One ...hundred nineteen patients received two courses of etoposide, cisplatin, cyclophosphamide, and 4'-epidoxorubicin (PCDE). Responder patients who had recovered from chemotherapy toxicity were randomly assigned to receive four additional PCDE cycles plus thalidomide (400 mg daily) or placebo.
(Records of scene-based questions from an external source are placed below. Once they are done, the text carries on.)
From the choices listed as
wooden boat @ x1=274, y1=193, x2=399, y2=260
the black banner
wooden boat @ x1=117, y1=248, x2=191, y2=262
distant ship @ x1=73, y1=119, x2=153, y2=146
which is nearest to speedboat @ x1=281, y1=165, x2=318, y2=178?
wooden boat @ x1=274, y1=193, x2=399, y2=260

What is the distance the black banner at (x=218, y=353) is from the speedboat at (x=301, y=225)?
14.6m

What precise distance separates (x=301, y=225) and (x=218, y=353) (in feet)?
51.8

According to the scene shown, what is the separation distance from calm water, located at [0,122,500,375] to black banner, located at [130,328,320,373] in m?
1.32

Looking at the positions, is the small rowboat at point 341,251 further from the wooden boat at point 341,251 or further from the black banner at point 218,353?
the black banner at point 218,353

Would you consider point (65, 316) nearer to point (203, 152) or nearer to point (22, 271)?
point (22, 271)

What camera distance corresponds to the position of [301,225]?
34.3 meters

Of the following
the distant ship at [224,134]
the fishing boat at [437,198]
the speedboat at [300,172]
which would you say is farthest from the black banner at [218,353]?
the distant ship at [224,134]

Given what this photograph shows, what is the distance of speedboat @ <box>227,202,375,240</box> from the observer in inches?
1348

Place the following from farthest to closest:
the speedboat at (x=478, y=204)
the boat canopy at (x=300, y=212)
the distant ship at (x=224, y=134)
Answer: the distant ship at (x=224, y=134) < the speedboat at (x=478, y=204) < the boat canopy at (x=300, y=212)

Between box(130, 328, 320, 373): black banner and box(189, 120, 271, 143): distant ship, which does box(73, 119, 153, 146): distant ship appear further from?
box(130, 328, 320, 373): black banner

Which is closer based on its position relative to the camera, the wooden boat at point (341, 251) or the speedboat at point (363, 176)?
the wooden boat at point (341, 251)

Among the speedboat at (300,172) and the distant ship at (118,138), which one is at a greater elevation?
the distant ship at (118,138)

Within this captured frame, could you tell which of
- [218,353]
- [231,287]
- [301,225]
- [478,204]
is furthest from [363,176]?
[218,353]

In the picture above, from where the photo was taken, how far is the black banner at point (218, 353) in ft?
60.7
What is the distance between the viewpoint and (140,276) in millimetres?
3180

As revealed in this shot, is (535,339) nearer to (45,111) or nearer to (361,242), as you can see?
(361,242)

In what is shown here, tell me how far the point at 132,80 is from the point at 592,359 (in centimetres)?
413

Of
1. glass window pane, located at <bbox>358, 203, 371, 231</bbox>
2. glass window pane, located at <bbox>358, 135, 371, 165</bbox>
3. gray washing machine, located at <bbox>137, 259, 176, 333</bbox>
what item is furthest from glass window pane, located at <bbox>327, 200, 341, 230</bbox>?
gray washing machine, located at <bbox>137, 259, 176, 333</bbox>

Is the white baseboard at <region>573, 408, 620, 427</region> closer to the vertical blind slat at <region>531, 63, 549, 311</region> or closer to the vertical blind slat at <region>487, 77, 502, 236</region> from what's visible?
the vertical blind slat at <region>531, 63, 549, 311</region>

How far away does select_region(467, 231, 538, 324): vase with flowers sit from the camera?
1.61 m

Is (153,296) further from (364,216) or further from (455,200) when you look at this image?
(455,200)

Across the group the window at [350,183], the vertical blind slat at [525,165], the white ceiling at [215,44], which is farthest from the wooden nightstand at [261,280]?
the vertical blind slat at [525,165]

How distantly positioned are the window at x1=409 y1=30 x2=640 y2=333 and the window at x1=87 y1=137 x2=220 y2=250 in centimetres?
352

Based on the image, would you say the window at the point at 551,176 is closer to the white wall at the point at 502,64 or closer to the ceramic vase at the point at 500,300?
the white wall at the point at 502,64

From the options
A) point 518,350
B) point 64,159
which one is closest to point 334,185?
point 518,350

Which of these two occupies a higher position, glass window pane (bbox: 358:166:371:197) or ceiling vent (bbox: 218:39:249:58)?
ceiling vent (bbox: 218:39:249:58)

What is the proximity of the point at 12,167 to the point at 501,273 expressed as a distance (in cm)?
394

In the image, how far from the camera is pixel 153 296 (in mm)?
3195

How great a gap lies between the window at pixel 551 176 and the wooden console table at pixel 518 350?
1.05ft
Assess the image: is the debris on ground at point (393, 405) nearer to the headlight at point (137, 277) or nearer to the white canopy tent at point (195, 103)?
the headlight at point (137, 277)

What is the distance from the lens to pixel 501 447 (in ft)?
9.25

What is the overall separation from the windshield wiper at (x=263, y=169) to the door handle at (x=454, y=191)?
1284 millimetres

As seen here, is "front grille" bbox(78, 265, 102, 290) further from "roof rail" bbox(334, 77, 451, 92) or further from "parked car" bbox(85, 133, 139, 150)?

After the first two PCDE cycles, objective response rate was 81.5%, and 92 patients were randomly assigned to placebo (n = 43) or thalidomide (n = 49). Median exposure duration to placebo was 4.5 months, and median exposure to thalidomide was 4.9 months. Patients treated with thalidomide had a longer survival compared with patients who received placebo, although the difference was not statistically significant (minimal follow-up, 3 years; median survival time, 11.7 v 8.7 months, respectively; log-rank test: hazard ratio HR = 0.74; 95% CI, 0.49 to 1.12; P = .16). Patients with a performance status (PS) of 1 or 2 who received thalidomide had a significantly longer survival (HR = 0.59; 95% CI, 0.37 to 0.92; P = .02). The disease also progressed slower in patients with PS of 1 or 2 receiving thalidomide (HR = 0.54; 95% CI, 0.36 to 0.87; P = .02), whereas the difference did not reach statistical significance for the whole population (HR = 0.74; 95% CI, 0.49 to 1.12; P = .15). Neuropathy occurred more frequently in the thalidomide group compared with the placebo group (33% v 12%, respectively).
Treatment with thalidomide was not associated with a significant improvement in survival of SCLC patients. There was pronounced heterogeneity in survival outcomes between groups of patients. Some benefit was observed among patients with a PS of 1 or 2 (exploratory analyses), deserving further studies targeting angiogenesis in this disease.